The prayers were for process, that the defendant be enjoined from transferring or alienating the property described in Exhibit "A," that the defendant be compelled by decree to convey the property to the plaintiff, that, if specific performance can not be decreed, the plaintiff have judgment against the defendant in the sum of $2500 as damages, and for other relief.
To the petition, as amended, the renewed general demurrers of the defendant were sustained, and the exception is to that judgment.
1. Counsel for the plaintiff insist in their brief that "the plaintiff sues on a contract fully evidenced by the written memorandum made a part of the petition and on no other contract."
The original petition for specific performance was based solely upon the written contract (attached to and made a part of the amended petition), and without reference to any other contract in writing or in parol.
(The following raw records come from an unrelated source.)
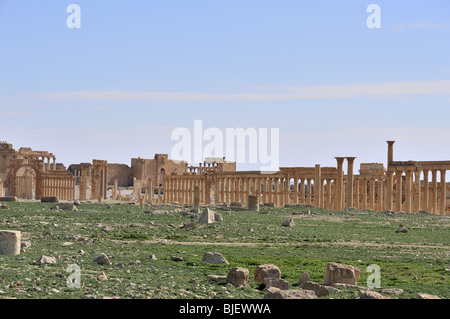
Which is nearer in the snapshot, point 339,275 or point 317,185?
point 339,275

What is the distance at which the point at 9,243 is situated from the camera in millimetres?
19594

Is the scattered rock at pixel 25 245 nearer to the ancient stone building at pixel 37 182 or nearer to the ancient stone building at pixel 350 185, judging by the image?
the ancient stone building at pixel 350 185

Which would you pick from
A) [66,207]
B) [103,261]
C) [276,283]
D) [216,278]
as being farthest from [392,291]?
[66,207]

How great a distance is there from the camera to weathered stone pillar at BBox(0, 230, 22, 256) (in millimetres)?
19500

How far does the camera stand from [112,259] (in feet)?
65.3

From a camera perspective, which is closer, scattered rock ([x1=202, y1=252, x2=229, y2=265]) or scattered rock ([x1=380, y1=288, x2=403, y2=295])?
scattered rock ([x1=380, y1=288, x2=403, y2=295])

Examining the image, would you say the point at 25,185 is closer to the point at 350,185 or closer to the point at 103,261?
the point at 350,185

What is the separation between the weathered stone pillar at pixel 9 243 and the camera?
19500 mm

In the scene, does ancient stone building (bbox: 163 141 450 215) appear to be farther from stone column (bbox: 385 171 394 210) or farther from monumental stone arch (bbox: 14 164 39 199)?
monumental stone arch (bbox: 14 164 39 199)

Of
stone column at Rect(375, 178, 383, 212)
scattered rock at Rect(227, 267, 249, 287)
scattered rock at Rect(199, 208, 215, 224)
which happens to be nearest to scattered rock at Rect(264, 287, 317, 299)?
scattered rock at Rect(227, 267, 249, 287)

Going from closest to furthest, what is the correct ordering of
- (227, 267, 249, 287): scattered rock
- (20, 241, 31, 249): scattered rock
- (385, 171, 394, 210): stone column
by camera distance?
(227, 267, 249, 287): scattered rock
(20, 241, 31, 249): scattered rock
(385, 171, 394, 210): stone column

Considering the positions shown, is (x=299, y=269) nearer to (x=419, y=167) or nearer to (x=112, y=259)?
(x=112, y=259)
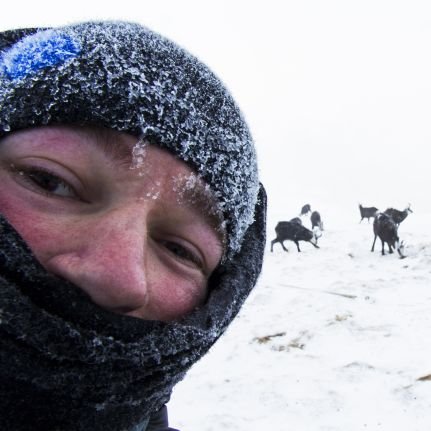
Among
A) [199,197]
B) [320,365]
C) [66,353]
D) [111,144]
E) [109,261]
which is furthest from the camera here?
[320,365]

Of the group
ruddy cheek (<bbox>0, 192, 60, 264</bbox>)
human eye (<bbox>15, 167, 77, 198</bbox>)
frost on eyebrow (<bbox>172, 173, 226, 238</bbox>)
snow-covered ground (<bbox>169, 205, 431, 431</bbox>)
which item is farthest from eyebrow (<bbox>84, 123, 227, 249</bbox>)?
snow-covered ground (<bbox>169, 205, 431, 431</bbox>)

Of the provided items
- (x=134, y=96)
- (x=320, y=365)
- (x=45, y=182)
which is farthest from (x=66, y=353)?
(x=320, y=365)

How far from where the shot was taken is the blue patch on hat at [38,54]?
124cm

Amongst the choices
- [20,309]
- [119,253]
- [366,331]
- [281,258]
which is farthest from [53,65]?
[281,258]

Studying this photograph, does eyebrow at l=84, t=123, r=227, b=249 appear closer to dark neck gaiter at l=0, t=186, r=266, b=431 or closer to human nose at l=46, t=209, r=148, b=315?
human nose at l=46, t=209, r=148, b=315

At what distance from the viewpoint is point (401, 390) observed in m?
3.99

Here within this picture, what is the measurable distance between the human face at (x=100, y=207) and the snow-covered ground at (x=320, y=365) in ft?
9.97

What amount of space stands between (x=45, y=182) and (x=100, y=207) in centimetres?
18

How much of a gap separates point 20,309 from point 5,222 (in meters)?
0.22

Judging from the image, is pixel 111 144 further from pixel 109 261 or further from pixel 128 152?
pixel 109 261

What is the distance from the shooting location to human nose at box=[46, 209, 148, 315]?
104 centimetres

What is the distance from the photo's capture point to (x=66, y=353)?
927mm

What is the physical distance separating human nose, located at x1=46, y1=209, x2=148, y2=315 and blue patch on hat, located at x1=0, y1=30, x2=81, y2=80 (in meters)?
0.54

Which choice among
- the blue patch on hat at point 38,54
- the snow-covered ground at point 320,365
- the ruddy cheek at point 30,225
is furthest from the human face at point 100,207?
the snow-covered ground at point 320,365
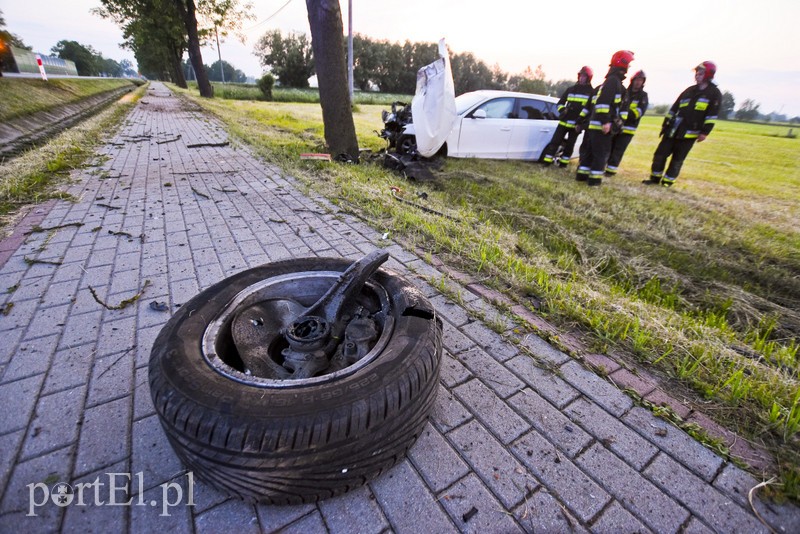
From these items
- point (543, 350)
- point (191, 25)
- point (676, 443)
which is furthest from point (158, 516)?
point (191, 25)

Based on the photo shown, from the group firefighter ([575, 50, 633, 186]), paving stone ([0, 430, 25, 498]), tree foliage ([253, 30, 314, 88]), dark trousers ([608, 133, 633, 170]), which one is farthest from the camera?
tree foliage ([253, 30, 314, 88])

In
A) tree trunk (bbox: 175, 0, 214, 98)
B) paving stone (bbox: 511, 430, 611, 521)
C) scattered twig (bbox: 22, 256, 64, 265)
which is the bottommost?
paving stone (bbox: 511, 430, 611, 521)

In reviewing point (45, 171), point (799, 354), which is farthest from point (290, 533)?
point (45, 171)

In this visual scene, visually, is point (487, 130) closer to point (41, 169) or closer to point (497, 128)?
point (497, 128)

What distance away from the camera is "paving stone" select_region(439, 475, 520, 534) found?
1273 mm

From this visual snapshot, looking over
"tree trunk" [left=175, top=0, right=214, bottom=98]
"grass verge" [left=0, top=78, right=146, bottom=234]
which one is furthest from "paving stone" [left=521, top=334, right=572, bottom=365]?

To this original petition the defendant filed a general demurrer, in which it was urged that "the contract marked Exhibit 'A' is too vague, indefinite, and uncertain in the consideration and terms thereof to constitute a valid written contract." This ground of demurrer was sustained by the trial judge, and there was no exception to this ruling.
In Douglas v. Langford, 206 Ga. 864 (59 S. E. 2d, 386), it was held: "Where a general demurrer to a count of a petition is sustained with leave to amend, and the plaintiff does not except to the order but files an amendment, the ruling on general demurrer becomes. the law of the case." It follows that in the present case we have a solemn adjudication that the written contract upon which the plaintiff declared is too vague, indefinite, and uncertain to support a decree for specific performance. "Whether that ruling was right or wrong it is the law of the case, and is conclusive upon all parties thereto." Darling Stores Corp. v. Beatus, 197 Ga. 125 (28 S. E. 2d, 124), and cases cited.
The amended petition did not purport to add to the written contract which the trial judge had adjudicated too vague, indefinite, and uncertain to support a decree for specific performance. The amended petition related only oral agreements and negotiations between the parties subsequent to the written contract. In so far as the plaintiff seeks to recover on the written contract, attached to the original and amended petitions as Exhibit "A," he is concluded by the law of the case that such contract is too vague, indefinite, and uncertain to support a decree for specific performance. Douglas v. Langford, supra; Darling Stores Corp. v. Beatus, supra.
2. "In a suit by the purchaser for specific performance of a contract for the sale of land, it should be made to appear that before institution of the action the plaintiff had paid or tendered the purchase-money according to the contract, or that such had been waived by the defendant. Terry v. Keim, 122 Ga. 43 (49 S. E. 736)." Roberts v. Mayer, 191 Ga. 588 (13 S. E. 2d, 382); Gilleland v. Welch, 199 Ga. 341 (3) (34 S. E. 2d, 517); McKown v. Heery, 200 Ga. 819, 821 (38 S. E. 2d, 425); Jolly v. Jones, 201 Ga. 532 (40 S. E. 2d, 558); Washington Manufacturing Co. v. Wickersham, 201 Ga. 635, 639 (40 S. E. 2d, 206). Mere refusal to carry out the contract will not dispense with a proper tender. Roberts v. Mayer, supra (at page 591). "Tender can not be avoided by a promise to pay, or an assertion in pleadings of a willingness to pay." Forrester v. Lowe, 192 Ga. 469, 474 (15 S. E. 2d, 719). Dissatisfaction with a proposed sale and a statement by the vendor that he "will not make a deed until made so to do by the court" will not dispense with the necessity of a lawful tender before the institution of a suit for specific performance of a contract. Martin & Smith v. Thompson, 141 Ga. 31 (3) (80 S. E. 318). Under the foregoing rules, a lawful tender was not dispensed with prior to the filing of the petition for specific performance by the alleged refusal of the defendant to comply with his contract.
The action of the trial judge in dismissing the amended petition on general demurrer was not error.
Judgment affirmed. All the Justices concur.
Marvin G. Russell and Turner Paschal, for defendant.
Herbert Johnson, Henry M. Hatcher Jr., and R. R. Rhudy, for plaintiff.
ARGUED JUNE 12, 1951 -- DECIDED SEPTEMBER 10, 1951 -- REHEARING DENIED OCTOBER 11, 1951.